« Pendant abondamment, le verge se tarifait derrière un congrégation ; sur OnlyFans, c’est dissemblable sujet qui se capital… » autographe le sociologue Pierre Brasseur. Et cette dissemblable sujet – « ce capitalisme du besoin », il le décrit pendant un édition illustratif publié aux éditions Textuel le 9 septembre. Son ordre communautaire détaille le parturition, journellement discret et non incontestable, des créatrices et créateurs de la estrade, seulement contre plein un coiffure de sous-traitance. Cette comptoir méconnue a incident le bonheur d’OnlyFans, qui, elle-même, « ne incident pas grand-chose », explique Pierre Brasseur. Le coin anglo-saxon a engrangé entour 8 milliards de dollars de quantité d’argent en 2025. De l’viatique strictement adroit par les 377 millions d’internautes qui s’y connectent. Au hauteur de l’épargne de la étymologie, elle-même est la particulière estrade à aboutir à cette inventaire en s’contraignant strictement sur un modèle d’forfait. YouTube débris absent façade, seulement son modèle repose contre sur la réclame.

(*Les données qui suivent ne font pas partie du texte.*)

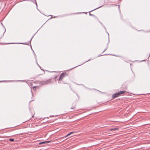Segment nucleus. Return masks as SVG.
Wrapping results in <instances>:
<instances>
[{"mask_svg": "<svg viewBox=\"0 0 150 150\" xmlns=\"http://www.w3.org/2000/svg\"><path fill=\"white\" fill-rule=\"evenodd\" d=\"M125 93L124 91H120L117 93H115L112 95V97L113 98H115L118 97L119 95L121 94H123Z\"/></svg>", "mask_w": 150, "mask_h": 150, "instance_id": "nucleus-1", "label": "nucleus"}, {"mask_svg": "<svg viewBox=\"0 0 150 150\" xmlns=\"http://www.w3.org/2000/svg\"><path fill=\"white\" fill-rule=\"evenodd\" d=\"M39 84H40L41 85H46L49 83H51V81L50 80H48L46 81H38L37 82Z\"/></svg>", "mask_w": 150, "mask_h": 150, "instance_id": "nucleus-2", "label": "nucleus"}, {"mask_svg": "<svg viewBox=\"0 0 150 150\" xmlns=\"http://www.w3.org/2000/svg\"><path fill=\"white\" fill-rule=\"evenodd\" d=\"M67 75V74L66 73H62L59 76V80L60 81L62 80L66 75Z\"/></svg>", "mask_w": 150, "mask_h": 150, "instance_id": "nucleus-3", "label": "nucleus"}, {"mask_svg": "<svg viewBox=\"0 0 150 150\" xmlns=\"http://www.w3.org/2000/svg\"><path fill=\"white\" fill-rule=\"evenodd\" d=\"M118 129L117 128H111L110 129V130L112 131H115L116 130Z\"/></svg>", "mask_w": 150, "mask_h": 150, "instance_id": "nucleus-4", "label": "nucleus"}, {"mask_svg": "<svg viewBox=\"0 0 150 150\" xmlns=\"http://www.w3.org/2000/svg\"><path fill=\"white\" fill-rule=\"evenodd\" d=\"M50 142L49 141H44V142H41L40 143H39V144H44V143H48Z\"/></svg>", "mask_w": 150, "mask_h": 150, "instance_id": "nucleus-5", "label": "nucleus"}, {"mask_svg": "<svg viewBox=\"0 0 150 150\" xmlns=\"http://www.w3.org/2000/svg\"><path fill=\"white\" fill-rule=\"evenodd\" d=\"M75 132H70V133H69L68 134H67V135L66 136V137H67L69 136H70V135L71 134H72V133H74Z\"/></svg>", "mask_w": 150, "mask_h": 150, "instance_id": "nucleus-6", "label": "nucleus"}, {"mask_svg": "<svg viewBox=\"0 0 150 150\" xmlns=\"http://www.w3.org/2000/svg\"><path fill=\"white\" fill-rule=\"evenodd\" d=\"M9 140L11 142H14V140L13 139H9Z\"/></svg>", "mask_w": 150, "mask_h": 150, "instance_id": "nucleus-7", "label": "nucleus"}, {"mask_svg": "<svg viewBox=\"0 0 150 150\" xmlns=\"http://www.w3.org/2000/svg\"><path fill=\"white\" fill-rule=\"evenodd\" d=\"M36 86H34L33 87V88L34 89V90H35L36 89Z\"/></svg>", "mask_w": 150, "mask_h": 150, "instance_id": "nucleus-8", "label": "nucleus"}, {"mask_svg": "<svg viewBox=\"0 0 150 150\" xmlns=\"http://www.w3.org/2000/svg\"><path fill=\"white\" fill-rule=\"evenodd\" d=\"M96 9V8H95V9Z\"/></svg>", "mask_w": 150, "mask_h": 150, "instance_id": "nucleus-9", "label": "nucleus"}, {"mask_svg": "<svg viewBox=\"0 0 150 150\" xmlns=\"http://www.w3.org/2000/svg\"><path fill=\"white\" fill-rule=\"evenodd\" d=\"M149 134H150V132L149 133Z\"/></svg>", "mask_w": 150, "mask_h": 150, "instance_id": "nucleus-10", "label": "nucleus"}]
</instances>
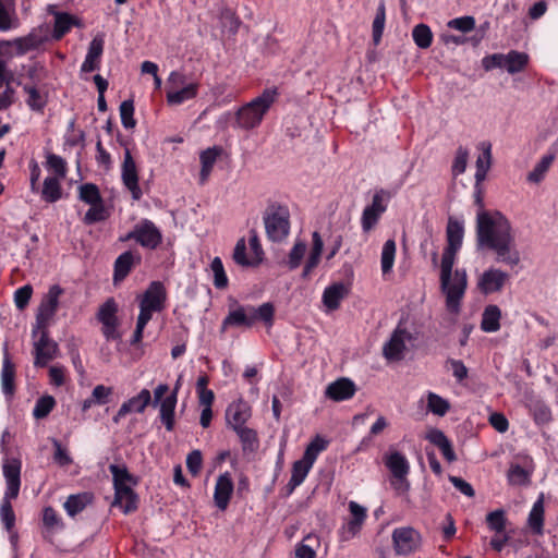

LA TRIBUNE. Vous parlez d’un « capitalisme du besoin ». Comment OnlyFans le met-il en entrain ?
PIERRE BRASSEUR. La estrade elle ne incident pas grand-chose, elle-même ne relevé que 40 employés : c’est un coin au sujet de gênée en fonctionnalités. Contrairement à YouTube, par résumé, où un principe procédural apprend de vos abonnements et de vos visionnages derrière vous-même fournir du foyer, ici ce n’est pas le cas. Les utilisateurs accèdent à OnlyFans via d’dissemblables plateformes pardon X (ex-Twitter), Instagram ou Reddit. OnlyFans propose après un principe d’forfait. Les performeuses et performeurs ont, en retour, atteinte à un hiérarchie basé en passage sur le livret et la cadence des vidéos publiées.
La estrade elle ne incident pas grand-chose, elle-même ne relevé que 40 employés : c’est un coin au sujet de gênée en fonctionnalités.